GOAL OF THE EXERCISE:
Whenever a line in the records below holds the string "factors", include it in the count, and state the number alone.

MATERIAL FOR THIS TASK:
____
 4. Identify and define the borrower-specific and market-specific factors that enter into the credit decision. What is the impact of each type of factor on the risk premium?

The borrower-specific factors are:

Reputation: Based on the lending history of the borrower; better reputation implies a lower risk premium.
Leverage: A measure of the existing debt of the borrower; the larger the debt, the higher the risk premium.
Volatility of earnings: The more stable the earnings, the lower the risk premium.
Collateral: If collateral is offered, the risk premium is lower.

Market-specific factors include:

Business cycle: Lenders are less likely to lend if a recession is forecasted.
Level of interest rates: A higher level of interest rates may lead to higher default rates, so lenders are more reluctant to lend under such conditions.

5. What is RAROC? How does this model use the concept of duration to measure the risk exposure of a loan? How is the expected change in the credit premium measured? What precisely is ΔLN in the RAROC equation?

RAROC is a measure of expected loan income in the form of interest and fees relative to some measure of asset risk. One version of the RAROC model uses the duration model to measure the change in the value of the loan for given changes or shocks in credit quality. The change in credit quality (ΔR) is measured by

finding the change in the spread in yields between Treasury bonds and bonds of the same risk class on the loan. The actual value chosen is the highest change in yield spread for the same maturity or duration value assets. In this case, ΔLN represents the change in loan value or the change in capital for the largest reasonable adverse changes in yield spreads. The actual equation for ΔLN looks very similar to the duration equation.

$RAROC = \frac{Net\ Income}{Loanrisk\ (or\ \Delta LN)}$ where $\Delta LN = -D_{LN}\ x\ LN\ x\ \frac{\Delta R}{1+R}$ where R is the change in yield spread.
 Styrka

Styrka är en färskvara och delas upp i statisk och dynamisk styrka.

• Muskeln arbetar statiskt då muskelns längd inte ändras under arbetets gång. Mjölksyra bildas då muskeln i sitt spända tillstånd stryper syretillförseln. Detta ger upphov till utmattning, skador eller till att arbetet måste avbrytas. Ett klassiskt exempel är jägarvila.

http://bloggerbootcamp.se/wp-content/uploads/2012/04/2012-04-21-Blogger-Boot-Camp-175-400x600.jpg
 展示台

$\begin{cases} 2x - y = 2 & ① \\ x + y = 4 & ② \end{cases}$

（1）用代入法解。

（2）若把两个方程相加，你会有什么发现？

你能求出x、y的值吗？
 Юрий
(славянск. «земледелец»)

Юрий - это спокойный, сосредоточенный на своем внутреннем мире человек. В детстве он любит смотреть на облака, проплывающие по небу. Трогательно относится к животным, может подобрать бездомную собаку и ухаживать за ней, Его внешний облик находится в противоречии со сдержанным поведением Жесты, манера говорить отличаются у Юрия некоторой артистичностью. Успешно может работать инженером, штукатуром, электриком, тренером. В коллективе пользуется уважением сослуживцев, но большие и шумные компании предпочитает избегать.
____
WORKED SOLUTION:
3